START MATERIAL SUPPLIED

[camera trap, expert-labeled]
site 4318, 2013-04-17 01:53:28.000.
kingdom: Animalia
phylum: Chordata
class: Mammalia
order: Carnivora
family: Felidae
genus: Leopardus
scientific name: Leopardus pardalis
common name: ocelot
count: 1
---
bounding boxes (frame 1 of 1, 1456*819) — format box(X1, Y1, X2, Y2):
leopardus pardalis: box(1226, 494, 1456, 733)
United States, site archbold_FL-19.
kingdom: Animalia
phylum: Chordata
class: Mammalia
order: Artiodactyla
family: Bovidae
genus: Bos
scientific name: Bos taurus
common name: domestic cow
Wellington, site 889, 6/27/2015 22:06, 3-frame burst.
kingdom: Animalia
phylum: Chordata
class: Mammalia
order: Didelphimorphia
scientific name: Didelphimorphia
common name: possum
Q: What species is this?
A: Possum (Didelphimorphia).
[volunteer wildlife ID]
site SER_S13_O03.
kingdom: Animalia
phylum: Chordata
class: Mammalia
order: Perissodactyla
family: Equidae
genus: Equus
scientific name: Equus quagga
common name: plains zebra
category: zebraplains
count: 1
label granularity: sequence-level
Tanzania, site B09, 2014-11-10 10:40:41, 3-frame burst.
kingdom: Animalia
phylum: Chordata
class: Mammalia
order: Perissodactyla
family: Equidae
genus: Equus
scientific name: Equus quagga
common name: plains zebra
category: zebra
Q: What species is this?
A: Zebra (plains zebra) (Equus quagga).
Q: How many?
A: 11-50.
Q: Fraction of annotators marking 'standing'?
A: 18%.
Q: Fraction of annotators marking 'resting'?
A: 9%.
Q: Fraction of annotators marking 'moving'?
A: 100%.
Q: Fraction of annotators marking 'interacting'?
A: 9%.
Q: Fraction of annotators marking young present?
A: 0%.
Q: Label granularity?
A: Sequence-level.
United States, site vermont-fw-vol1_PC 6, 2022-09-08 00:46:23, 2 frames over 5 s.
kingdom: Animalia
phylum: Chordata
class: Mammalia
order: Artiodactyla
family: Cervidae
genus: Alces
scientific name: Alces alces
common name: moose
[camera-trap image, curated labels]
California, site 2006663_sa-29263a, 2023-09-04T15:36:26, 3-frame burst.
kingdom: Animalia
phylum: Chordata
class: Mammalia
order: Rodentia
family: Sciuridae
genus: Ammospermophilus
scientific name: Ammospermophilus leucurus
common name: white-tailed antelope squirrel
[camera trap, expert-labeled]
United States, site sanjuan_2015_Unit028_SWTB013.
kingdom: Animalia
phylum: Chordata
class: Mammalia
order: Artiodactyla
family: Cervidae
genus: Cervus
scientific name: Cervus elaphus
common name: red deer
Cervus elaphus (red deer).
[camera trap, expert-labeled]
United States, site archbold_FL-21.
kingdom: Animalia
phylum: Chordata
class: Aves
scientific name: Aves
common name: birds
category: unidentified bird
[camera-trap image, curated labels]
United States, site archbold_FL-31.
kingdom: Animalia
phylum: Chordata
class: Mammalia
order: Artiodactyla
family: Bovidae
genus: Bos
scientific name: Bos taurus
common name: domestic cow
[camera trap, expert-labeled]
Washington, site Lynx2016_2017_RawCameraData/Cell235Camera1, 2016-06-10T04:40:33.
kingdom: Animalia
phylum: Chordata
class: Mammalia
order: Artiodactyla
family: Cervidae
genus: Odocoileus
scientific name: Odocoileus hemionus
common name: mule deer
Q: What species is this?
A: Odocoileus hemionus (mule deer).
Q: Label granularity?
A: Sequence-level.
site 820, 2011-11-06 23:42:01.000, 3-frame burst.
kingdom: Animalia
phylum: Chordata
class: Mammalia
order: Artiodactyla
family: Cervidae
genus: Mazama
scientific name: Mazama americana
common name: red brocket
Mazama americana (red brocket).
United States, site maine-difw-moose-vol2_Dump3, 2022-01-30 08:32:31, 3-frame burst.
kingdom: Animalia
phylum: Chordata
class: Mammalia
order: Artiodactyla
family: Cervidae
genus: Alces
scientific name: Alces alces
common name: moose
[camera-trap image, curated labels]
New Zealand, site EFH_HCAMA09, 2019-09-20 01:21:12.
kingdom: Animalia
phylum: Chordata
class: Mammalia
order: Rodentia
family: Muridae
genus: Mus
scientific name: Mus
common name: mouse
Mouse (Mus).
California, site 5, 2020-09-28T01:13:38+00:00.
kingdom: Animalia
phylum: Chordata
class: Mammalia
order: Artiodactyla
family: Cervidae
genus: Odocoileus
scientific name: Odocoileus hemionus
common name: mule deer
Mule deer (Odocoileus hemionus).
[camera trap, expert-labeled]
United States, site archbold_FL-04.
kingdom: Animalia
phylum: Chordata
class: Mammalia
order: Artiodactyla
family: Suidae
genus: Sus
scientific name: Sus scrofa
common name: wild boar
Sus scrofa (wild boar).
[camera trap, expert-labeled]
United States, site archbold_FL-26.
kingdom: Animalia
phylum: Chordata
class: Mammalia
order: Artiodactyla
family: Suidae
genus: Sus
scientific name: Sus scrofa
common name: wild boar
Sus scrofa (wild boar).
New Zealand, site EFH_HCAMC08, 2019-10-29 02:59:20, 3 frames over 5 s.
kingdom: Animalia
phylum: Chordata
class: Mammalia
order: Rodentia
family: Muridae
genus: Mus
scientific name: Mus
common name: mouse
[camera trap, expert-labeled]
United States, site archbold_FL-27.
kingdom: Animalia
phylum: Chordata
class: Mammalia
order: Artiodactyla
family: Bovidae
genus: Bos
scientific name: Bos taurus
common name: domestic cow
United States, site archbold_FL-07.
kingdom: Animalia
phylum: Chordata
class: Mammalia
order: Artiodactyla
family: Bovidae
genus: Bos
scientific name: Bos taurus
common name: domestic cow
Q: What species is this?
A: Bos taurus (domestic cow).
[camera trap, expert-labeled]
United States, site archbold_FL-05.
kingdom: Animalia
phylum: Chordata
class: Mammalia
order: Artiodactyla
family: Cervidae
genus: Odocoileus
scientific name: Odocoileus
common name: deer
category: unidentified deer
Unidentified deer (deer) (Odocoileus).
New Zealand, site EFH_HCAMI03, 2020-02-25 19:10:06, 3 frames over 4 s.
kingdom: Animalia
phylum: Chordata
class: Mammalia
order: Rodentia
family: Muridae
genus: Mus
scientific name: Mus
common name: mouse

END MATERIAL SUPPLIED

» **WHAT THE TASK ASKS**
Every entry should be reproduced exactly, with no part omitted.

» **ANSWER AREA**
[camera trap, expert-labeled]
site 4318, 2013-04-17 01:53:28.000.
kingdom: Animalia
phylum: Chordata
class: Mammalia
order: Carnivora
family: Felidae
genus: Leopardus
scientific name: Leopardus pardalis
common name: ocelot
count: 1
---
bounding boxes (frame 1 of 1, 1456*819) — format box(X1, Y1, X2, Y2):
leopardus pardalis: box(1226, 494, 1456, 733)
United States, site archbold_FL-19.
kingdom: Animalia
phylum: Chordata
class: Mammalia
order: Artiodactyla
family: Bovidae
genus: Bos
scientific name: Bos taurus
common name: domestic cow
Wellington, site 889, 6/27/2015 22:06, 3-frame burst.
kingdom: Animalia
phylum: Chordata
class: Mammalia
order: Didelphimorphia
scientific name: Didelphimorphia
common name: possum
Q: What species is this?
A: Possum (Didelphimorphia).
[volunteer wildlife ID]
site SER_S13_O03.
kingdom: Animalia
phylum: Chordata
class: Mammalia
order: Perissodactyla
family: Equidae
genus: Equus
scientific name: Equus quagga
common name: plains zebra
category: zebraplains
count: 1
label granularity: sequence-level
Tanzania, site B09, 2014-11-10 10:40:41, 3-frame burst.
kingdom: Animalia
phylum: Chordata
class: Mammalia
order: Perissodactyla
family: Equidae
genus: Equus
scientific name: Equus quagga
common name: plains zebra
category: zebra
Q: What species is this?
A: Zebra (plains zebra) (Equus quagga).
Q: How many?
A: 11-50.
Q: Fraction of annotators marking 'standing'?
A: 18%.
Q: Fraction of annotators marking 'resting'?
A: 9%.
Q: Fraction of annotators marking 'moving'?
A: 100%.
Q: Fraction of annotators marking 'interacting'?
A: 9%.
Q: Fraction of annotators marking young present?
A: 0%.
Q: Label granularity?
A: Sequence-level.
United States, site vermont-fw-vol1_PC 6, 2022-09-08 00:46:23, 2 frames over 5 s.
kingdom: Animalia
phylum: Chordata
class: Mammalia
order: Artiodactyla
family: Cervidae
genus: Alces
scientific name: Alces alces
common name: moose
[camera-trap image, curated labels]
California, site 2006663_sa-29263a, 2023-09-04T15:36:26, 3-frame burst.
kingdom: Animalia
phylum: Chordata
class: Mammalia
order: Rodentia
family: Sciuridae
genus: Ammospermophilus
scientific name: Ammospermophilus leucurus
common name: white-tailed antelope squirrel
[camera trap, expert-labeled]
United States, site sanjuan_2015_Unit028_SWTB013.
kingdom: Animalia
phylum: Chordata
class: Mammalia
order: Artiodactyla
family: Cervidae
genus: Cervus
scientific name: Cervus elaphus
common name: red deer
Cervus elaphus (red deer).
[camera trap, expert-labeled]
United States, site archbold_FL-21.
kingdom: Animalia
phylum: Chordata
class: Aves
scientific name: Aves
common name: birds
category: unidentified bird
[camera-trap image, curated labels]
United States, site archbold_FL-31.
kingdom: Animalia
phylum: Chordata
class: Mammalia
order: Artiodactyla
family: Bovidae
genus: Bos
scientific name: Bos taurus
common name: domestic cow
[camera trap, expert-labeled]
Washington, site Lynx2016_2017_RawCameraData/Cell235Camera1, 2016-06-10T04:40:33.
kingdom: Animalia
phylum: Chordata
class: Mammalia
order: Artiodactyla
family: Cervidae
genus: Odocoileus
scientific name: Odocoileus hemionus
common name: mule deer
Q: What species is this?
A: Odocoileus hemionus (mule deer).
Q: Label granularity?
A: Sequence-level.
site 820, 2011-11-06 23:42:01.000, 3-frame burst.
kingdom: Animalia
phylum: Chordata
class: Mammalia
order: Artiodactyla
family: Cervidae
genus: Mazama
scientific name: Mazama americana
common name: red brocket
Mazama americana (red brocket).
United States, site maine-difw-moose-vol2_Dump3, 2022-01-30 08:32:31, 3-frame burst.
kingdom: Animalia
phylum: Chordata
class: Mammalia
order: Artiodactyla
family: Cervidae
genus: Alces
scientific name: Alces alces
common name: moose
[camera-trap image, curated labels]
New Zealand, site EFH_HCAMA09, 2019-09-20 01:21:12.
kingdom: Animalia
phylum: Chordata
class: Mammalia
order: Rodentia
family: Muridae
genus: Mus
scientific name: Mus
common name: mouse
Mouse (Mus).
California, site 5, 2020-09-28T01:13:38+00:00.
kingdom: Animalia
phylum: Chordata
class: Mammalia
order: Artiodactyla
family: Cervidae
genus: Odocoileus
scientific name: Odocoileus hemionus
common name: mule deer
Mule deer (Odocoileus hemionus).
[camera trap, expert-labeled]
United States, site archbold_FL-04.
kingdom: Animalia
phylum: Chordata
class: Mammalia
order: Artiodactyla
family: Suidae
genus: Sus
scientific name: Sus scrofa
common name: wild boar
Sus scrofa (wild boar).
[camera trap, expert-labeled]
United States, site archbold_FL-26.
kingdom: Animalia
phylum: Chordata
class: Mammalia
order: Artiodactyla
family: Suidae
genus: Sus
scientific name: Sus scrofa
common name: wild boar
Sus scrofa (wild boar).
New Zealand, site EFH_HCAMC08, 2019-10-29 02:59:20, 3 frames over 5 s.
kingdom: Animalia
phylum: Chordata
class: Mammalia
order: Rodentia
family: Muridae
genus: Mus
scientific name: Mus
common name: mouse
[camera trap, expert-labeled]
United States, site archbold_FL-27.
kingdom: Animalia
phylum: Chordata
class: Mammalia
order: Artiodactyla
family: Bovidae
genus: Bos
scientific name: Bos taurus
common name: domestic cow
United States, site archbold_FL-07.
kingdom: Animalia
phylum: Chordata
class: Mammalia
order: Artiodactyla
family: Bovidae
genus: Bos
scientific name: Bos taurus
common name: domestic cow
Q: What species is this?
A: Bos taurus (domestic cow).
[camera trap, expert-labeled]
United States, site archbold_FL-05.
kingdom: Animalia
phylum: Chordata
class: Mammalia
order: Artiodactyla
family: Cervidae
genus: Odocoileus
scientific name: Odocoileus
common name: deer
category: unidentified deer
Unidentified deer (deer) (Odocoileus).
New Zealand, site EFH_HCAMI03, 2020-02-25 19:10:06, 3 frames over 4 s.
kingdom: Animalia
phylum: Chordata
class: Mammalia
order: Rodentia
family: Muridae
genus: Mus
scientific name: Mus
common name: mouse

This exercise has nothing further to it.